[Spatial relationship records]

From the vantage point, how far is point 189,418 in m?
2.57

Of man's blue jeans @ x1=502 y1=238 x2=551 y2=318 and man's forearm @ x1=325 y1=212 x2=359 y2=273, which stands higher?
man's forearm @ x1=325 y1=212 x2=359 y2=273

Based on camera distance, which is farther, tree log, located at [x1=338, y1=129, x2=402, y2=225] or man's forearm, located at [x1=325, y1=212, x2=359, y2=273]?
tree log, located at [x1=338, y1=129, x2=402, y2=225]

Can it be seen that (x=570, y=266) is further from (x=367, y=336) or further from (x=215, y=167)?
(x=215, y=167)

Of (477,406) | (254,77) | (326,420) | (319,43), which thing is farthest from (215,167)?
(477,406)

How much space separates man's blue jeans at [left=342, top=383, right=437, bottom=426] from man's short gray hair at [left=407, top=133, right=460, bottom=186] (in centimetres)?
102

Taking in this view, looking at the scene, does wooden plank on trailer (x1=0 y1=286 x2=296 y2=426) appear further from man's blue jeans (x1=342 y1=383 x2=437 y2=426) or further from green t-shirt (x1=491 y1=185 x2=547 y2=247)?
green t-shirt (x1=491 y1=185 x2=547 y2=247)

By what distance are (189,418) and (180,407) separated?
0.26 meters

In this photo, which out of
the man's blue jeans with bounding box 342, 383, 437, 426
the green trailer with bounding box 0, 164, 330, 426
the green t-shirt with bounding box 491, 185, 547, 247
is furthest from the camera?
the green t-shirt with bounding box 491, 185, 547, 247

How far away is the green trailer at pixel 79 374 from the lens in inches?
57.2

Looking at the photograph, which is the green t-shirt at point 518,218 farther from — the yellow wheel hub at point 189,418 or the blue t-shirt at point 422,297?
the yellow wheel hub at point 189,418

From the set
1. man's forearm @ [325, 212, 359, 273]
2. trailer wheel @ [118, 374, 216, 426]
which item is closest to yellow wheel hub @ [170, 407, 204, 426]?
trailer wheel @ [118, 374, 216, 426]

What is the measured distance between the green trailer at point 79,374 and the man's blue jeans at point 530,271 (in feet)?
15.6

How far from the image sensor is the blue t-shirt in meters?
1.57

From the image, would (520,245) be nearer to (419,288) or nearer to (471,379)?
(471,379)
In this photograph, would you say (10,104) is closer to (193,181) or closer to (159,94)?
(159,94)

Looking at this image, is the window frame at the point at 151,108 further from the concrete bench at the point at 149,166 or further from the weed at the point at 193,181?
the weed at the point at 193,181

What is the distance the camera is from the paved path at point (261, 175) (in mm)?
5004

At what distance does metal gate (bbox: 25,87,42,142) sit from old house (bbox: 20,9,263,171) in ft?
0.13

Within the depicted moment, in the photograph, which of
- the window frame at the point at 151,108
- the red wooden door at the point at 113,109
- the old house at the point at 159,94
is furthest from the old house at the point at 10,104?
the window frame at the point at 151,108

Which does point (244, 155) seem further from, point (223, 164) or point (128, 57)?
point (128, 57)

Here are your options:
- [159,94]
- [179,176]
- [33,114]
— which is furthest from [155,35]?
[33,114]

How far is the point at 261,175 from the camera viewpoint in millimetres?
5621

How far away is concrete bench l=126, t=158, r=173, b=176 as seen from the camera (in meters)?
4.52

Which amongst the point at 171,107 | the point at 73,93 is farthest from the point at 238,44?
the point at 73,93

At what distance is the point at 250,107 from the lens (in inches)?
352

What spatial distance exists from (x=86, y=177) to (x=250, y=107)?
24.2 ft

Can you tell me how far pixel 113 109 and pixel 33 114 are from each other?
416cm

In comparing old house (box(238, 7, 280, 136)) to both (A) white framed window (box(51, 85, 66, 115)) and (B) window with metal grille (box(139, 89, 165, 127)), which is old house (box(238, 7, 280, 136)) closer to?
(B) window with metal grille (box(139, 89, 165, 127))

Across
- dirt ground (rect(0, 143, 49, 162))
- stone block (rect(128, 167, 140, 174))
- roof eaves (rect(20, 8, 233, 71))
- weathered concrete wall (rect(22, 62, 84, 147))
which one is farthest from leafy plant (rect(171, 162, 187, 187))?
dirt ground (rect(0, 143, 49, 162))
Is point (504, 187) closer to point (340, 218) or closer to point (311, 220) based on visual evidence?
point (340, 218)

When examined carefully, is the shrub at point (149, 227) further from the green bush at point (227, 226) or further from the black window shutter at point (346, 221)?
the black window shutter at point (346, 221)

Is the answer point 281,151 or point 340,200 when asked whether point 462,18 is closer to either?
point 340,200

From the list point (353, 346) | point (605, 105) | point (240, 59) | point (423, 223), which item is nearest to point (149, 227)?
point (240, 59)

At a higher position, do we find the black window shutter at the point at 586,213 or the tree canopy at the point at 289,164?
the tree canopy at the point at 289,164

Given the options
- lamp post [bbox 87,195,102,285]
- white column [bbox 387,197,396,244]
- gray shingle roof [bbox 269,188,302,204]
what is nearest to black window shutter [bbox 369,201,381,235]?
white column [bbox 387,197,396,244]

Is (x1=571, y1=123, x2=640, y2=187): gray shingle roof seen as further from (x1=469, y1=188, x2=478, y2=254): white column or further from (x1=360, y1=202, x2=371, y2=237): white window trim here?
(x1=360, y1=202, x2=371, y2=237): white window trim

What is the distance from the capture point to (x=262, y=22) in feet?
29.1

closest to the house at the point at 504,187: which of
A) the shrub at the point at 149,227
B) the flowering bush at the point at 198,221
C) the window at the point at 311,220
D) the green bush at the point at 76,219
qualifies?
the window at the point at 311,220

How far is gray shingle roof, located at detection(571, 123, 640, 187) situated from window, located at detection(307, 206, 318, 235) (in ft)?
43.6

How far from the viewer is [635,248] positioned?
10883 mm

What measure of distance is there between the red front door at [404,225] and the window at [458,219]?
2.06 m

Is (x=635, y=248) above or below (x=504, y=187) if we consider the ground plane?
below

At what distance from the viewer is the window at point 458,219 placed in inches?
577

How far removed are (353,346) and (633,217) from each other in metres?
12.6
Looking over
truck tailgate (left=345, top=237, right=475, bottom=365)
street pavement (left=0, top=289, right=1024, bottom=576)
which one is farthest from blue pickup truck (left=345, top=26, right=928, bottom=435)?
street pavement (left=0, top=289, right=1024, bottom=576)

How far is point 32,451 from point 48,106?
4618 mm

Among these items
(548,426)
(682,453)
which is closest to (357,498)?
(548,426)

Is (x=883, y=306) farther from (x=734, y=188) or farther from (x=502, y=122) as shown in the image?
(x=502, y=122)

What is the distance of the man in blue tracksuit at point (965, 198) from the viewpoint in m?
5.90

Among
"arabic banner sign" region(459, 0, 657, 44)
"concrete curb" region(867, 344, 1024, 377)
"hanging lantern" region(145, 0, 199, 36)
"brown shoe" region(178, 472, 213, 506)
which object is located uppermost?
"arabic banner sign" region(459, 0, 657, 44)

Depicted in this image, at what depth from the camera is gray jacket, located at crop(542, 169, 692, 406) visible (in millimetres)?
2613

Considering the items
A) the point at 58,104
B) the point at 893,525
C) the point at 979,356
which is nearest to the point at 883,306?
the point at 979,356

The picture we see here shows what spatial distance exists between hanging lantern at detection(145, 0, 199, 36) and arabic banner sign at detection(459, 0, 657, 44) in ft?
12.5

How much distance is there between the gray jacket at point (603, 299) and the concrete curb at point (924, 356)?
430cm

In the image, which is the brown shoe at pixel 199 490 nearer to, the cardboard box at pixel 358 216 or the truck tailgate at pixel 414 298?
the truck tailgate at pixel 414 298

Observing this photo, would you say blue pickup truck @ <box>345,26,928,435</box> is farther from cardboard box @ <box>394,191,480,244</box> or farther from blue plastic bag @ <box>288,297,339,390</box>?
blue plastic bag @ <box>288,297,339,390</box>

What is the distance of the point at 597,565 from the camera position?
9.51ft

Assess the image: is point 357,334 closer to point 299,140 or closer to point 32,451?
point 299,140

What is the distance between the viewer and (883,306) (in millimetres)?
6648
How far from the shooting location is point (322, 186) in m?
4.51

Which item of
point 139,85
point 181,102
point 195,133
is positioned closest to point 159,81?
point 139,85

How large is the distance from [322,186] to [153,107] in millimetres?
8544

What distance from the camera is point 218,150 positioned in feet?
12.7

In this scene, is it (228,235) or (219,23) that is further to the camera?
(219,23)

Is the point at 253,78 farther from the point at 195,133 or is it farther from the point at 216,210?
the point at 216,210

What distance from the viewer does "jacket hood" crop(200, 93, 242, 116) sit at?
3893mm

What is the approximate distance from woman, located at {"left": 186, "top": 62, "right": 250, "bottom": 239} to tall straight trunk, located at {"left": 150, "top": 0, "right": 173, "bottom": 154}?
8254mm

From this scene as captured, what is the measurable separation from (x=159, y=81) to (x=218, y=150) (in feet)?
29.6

SHORT PROBLEM: In the entries above, take the line containing "What distance from the camera" and each later line through the last, and repeat them exactly. Output nothing else.

REPLY TO THE EXERCISE:
What distance from the camera is point 218,150 positioned in feet?
12.7

In this scene, is it (228,235) or (219,23) that is further to the camera?
(219,23)

Is the point at 253,78 farther from the point at 195,133 or is it farther from the point at 216,210?
the point at 216,210

What distance from the viewer does "jacket hood" crop(200, 93, 242, 116) sit at?
3893mm

What is the approximate distance from woman, located at {"left": 186, "top": 62, "right": 250, "bottom": 239} to tall straight trunk, located at {"left": 150, "top": 0, "right": 173, "bottom": 154}?
8254mm

From this scene as captured, what is the measurable separation from (x=159, y=81) to (x=218, y=150) (in feet)?
29.6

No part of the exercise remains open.